This is a suit wherein the plaintiff seeks to recover from the defendant the amount of $169.70, being the balance due as the result of certain purchases of lumber as shown by an itemized statement of account attached to the petition.
The defendant answered, averring that in the year 1949 he and plaintiff entered into a contract whereby the latter secured from him some 5,000 feet of select dry virgin pine timber and' whereby he, the defendant, was to draw materials from plaintiff as needed, the market price thereof to be *322set up in payment of the 5,000 feet of pine, which was worth $125 per thousand. The prayer was that the indebtedness of $169.70 be declared extinguished by compensation and, assuming the position of plaintiff in re-convention, the defendant prayed for judgment against the plaintiff in the amount of $455.30.
Following trial on the merits the Court below awarded judgment in favor of the plaintiff as prayed for and in favor of the defendant for the identical amount. Both parties have appealed.
The itemized statement of account is for purchases made between November 14, 1952 and March 21, 1955, totaling $269.70. The sum of $100 was paid by defendant on account on September 18, 1954, leaving due the balance sued for, i. e., $169.70. The correctness of this amount as being due the plaintiff is admitted by both defendant and his counsel; hence, the only question presented by the appeal is the defendant’s claim for compensation and the reconven-tional demand.

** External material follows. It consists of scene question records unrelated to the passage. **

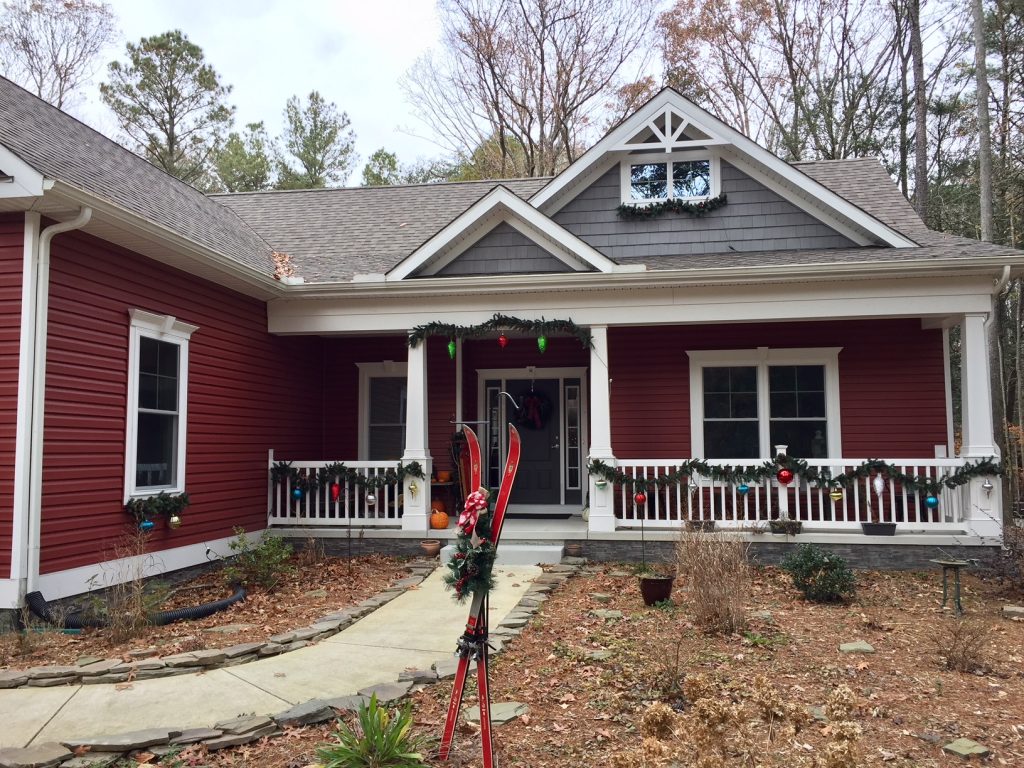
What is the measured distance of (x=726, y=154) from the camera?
35.7ft

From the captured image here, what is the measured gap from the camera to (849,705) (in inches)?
121

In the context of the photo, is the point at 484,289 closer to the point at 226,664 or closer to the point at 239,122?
the point at 226,664

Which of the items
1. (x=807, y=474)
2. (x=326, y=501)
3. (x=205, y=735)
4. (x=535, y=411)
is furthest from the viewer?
(x=535, y=411)

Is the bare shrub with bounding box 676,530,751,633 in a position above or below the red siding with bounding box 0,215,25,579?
below

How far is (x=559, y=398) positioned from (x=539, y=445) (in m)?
0.80

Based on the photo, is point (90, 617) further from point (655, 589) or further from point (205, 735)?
point (655, 589)

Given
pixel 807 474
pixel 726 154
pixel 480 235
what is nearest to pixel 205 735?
pixel 807 474

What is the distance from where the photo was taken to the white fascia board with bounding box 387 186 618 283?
31.3ft

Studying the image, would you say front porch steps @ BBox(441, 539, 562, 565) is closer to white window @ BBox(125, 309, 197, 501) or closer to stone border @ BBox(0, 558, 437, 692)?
stone border @ BBox(0, 558, 437, 692)

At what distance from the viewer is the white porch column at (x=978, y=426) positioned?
8375 mm

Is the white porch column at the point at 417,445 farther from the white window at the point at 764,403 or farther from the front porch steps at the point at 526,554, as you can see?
the white window at the point at 764,403

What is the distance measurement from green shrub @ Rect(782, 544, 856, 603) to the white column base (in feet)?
14.7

The record is made up almost entirely of the testimony of the principals and, needless to say, there is considerable conflict in their testimony. The plaintiff admitted that as the result of some arrangement with the defendant he had gotten some 2,461 feet of lumber from him. However, he testified that the defendant had drawn lumber from him and that, on September 25, 1950, owed a balance of $110.09, which he paid by check on that date. He testified further that on January 24, 1951, defendant bought $148.44 worth of lumber from him, which he paid for by check on October 30, 1952, and that this payment evened up their account as of that time. The amount sued for, he stated, is for purchases made by defendant since October 30, 1952, since which time the plaintiff had drawn no lumber from the defendant.

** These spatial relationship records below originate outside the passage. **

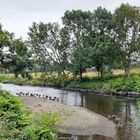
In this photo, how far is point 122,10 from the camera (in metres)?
104

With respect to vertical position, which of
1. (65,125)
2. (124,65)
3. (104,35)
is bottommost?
(65,125)

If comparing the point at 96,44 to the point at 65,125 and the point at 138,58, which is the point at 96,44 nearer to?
the point at 138,58

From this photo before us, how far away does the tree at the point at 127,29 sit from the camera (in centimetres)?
Answer: 10350

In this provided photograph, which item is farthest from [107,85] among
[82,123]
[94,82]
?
[82,123]

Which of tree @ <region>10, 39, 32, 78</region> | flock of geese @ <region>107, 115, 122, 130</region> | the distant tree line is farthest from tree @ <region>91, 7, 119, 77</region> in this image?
flock of geese @ <region>107, 115, 122, 130</region>

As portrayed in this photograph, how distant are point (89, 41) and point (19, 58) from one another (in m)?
53.6

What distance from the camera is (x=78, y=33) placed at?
120m

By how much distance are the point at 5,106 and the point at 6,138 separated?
50.7ft

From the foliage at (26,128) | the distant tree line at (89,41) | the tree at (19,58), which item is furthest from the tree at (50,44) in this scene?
the foliage at (26,128)

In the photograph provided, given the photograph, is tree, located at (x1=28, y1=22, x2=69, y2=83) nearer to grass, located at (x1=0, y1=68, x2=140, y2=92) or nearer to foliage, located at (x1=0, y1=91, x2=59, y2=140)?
grass, located at (x1=0, y1=68, x2=140, y2=92)

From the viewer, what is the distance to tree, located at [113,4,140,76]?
104 metres

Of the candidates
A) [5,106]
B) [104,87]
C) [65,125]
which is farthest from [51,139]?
[104,87]

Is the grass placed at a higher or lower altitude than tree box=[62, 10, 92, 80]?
lower

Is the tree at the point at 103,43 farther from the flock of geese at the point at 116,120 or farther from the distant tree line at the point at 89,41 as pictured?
the flock of geese at the point at 116,120
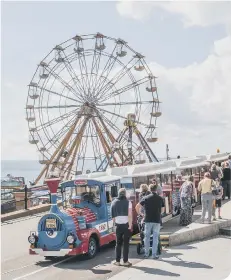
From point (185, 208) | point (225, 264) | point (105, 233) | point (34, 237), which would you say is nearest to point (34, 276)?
point (34, 237)

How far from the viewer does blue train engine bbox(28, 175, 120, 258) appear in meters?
11.5

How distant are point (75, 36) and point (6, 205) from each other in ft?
52.7

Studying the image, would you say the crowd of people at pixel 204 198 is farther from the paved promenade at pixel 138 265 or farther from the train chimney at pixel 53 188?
the train chimney at pixel 53 188

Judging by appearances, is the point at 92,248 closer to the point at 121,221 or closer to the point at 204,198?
the point at 121,221

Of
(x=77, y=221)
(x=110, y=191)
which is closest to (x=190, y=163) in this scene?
(x=110, y=191)

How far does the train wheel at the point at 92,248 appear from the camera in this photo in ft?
38.6

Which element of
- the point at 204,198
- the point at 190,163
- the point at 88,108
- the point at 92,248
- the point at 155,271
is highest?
the point at 88,108

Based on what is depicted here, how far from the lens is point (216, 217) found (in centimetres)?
1430

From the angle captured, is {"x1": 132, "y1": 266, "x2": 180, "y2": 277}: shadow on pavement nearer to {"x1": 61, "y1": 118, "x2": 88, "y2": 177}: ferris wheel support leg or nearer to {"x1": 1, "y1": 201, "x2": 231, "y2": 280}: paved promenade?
{"x1": 1, "y1": 201, "x2": 231, "y2": 280}: paved promenade

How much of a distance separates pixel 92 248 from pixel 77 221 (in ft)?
2.44

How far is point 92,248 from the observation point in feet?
39.1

In support of his testimony the plaintiff offered certain records, deposit slips, account slips, etc. The defendant’s testimony, on the other hand, is most unsatisfactory. He admits that he kept no records whatsoever and offers no satisfactory explanation as to why he paid on account at various times where the plaintiff actually owed him the sum of $625.

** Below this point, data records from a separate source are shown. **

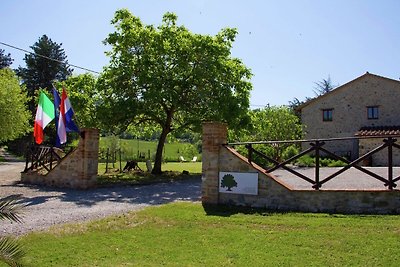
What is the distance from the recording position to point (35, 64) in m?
46.9

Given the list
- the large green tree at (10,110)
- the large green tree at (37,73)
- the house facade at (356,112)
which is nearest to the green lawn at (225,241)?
the house facade at (356,112)

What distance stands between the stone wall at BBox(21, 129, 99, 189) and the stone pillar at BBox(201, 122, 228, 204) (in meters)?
6.22

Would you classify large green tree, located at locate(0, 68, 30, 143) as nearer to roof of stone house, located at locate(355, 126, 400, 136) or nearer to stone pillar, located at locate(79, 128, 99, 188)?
stone pillar, located at locate(79, 128, 99, 188)

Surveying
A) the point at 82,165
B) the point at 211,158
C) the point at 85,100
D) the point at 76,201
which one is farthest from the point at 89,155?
the point at 211,158

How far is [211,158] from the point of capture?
1088cm

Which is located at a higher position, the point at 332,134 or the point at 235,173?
the point at 332,134

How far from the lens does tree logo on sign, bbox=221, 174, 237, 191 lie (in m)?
10.5

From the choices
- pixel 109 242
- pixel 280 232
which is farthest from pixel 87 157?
pixel 280 232

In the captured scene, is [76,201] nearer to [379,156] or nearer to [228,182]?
[228,182]

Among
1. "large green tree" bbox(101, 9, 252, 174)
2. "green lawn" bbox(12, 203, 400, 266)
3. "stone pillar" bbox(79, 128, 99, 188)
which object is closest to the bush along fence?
"green lawn" bbox(12, 203, 400, 266)

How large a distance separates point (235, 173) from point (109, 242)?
418 cm

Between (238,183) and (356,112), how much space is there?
23516 mm

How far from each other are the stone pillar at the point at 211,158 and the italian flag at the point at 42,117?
732 centimetres

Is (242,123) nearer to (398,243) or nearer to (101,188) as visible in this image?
(101,188)
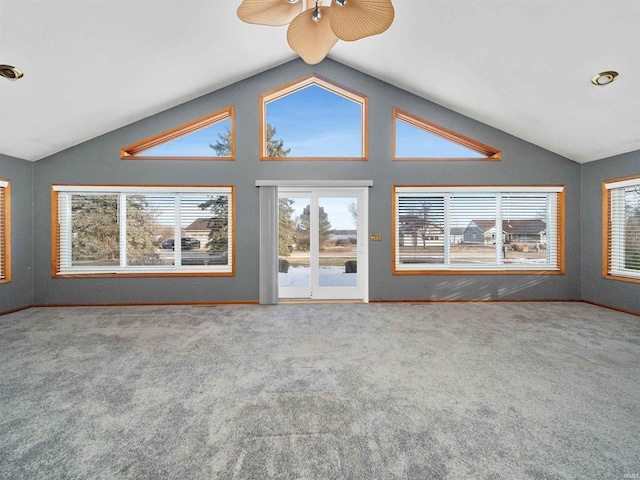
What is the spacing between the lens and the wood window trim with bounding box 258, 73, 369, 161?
5.11m

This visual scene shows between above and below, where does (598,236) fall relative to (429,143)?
below

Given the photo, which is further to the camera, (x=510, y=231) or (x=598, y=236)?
(x=510, y=231)

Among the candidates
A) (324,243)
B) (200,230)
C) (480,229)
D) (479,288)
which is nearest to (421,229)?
(480,229)

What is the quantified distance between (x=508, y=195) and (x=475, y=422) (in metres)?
4.62

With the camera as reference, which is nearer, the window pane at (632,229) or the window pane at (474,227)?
the window pane at (632,229)

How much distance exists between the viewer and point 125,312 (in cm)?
455

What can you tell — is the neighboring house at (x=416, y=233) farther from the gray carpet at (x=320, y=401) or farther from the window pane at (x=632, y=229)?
the window pane at (x=632, y=229)

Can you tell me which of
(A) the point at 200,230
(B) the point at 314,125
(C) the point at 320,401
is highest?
(B) the point at 314,125

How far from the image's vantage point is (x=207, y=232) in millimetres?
5195

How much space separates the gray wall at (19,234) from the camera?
14.8 ft

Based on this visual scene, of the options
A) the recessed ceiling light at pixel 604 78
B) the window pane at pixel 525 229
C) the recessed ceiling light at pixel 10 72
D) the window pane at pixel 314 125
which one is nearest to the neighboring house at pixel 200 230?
the window pane at pixel 314 125

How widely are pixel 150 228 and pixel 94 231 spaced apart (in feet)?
3.04

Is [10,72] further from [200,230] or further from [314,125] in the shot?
[314,125]

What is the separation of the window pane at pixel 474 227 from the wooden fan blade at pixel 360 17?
3.79 metres
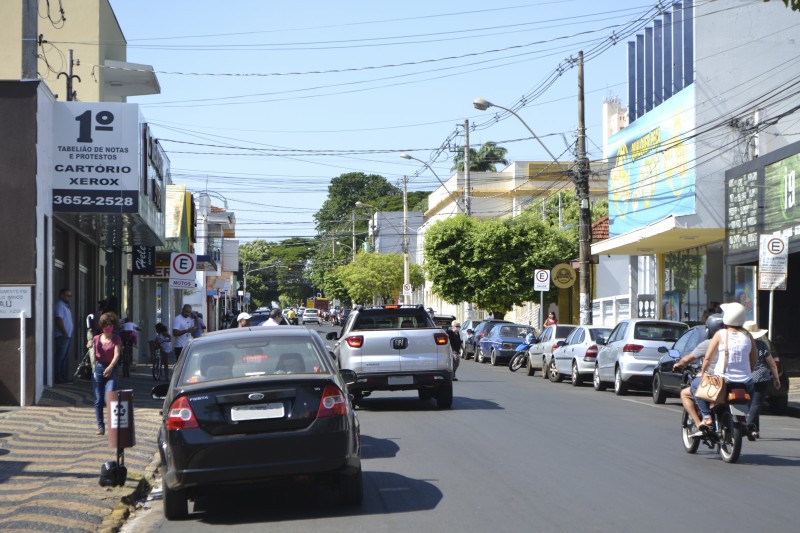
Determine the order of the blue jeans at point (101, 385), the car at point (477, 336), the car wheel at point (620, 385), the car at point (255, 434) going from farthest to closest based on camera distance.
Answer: the car at point (477, 336)
the car wheel at point (620, 385)
the blue jeans at point (101, 385)
the car at point (255, 434)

It is well settled that a recon-ventional demand must be proved with reasonable certainty. See Pillsbury Mills, Inc., v. Chehardy, 231 La. 111, 90 So.2d 797. The record in this case, we believe, falls far short of proving the reconventional demand awarded by the trial judge and same should, therefore, be disallowed.
For the reasons assigned the judgment appealed from is reversed insofar as it awards to defendant, Jackson H. Babers, the sum of $169.70, but in all other respects is affirmed. Costs to be paid by defendant, Jackson H. Babers.
Judgment amended and as amended affirmed.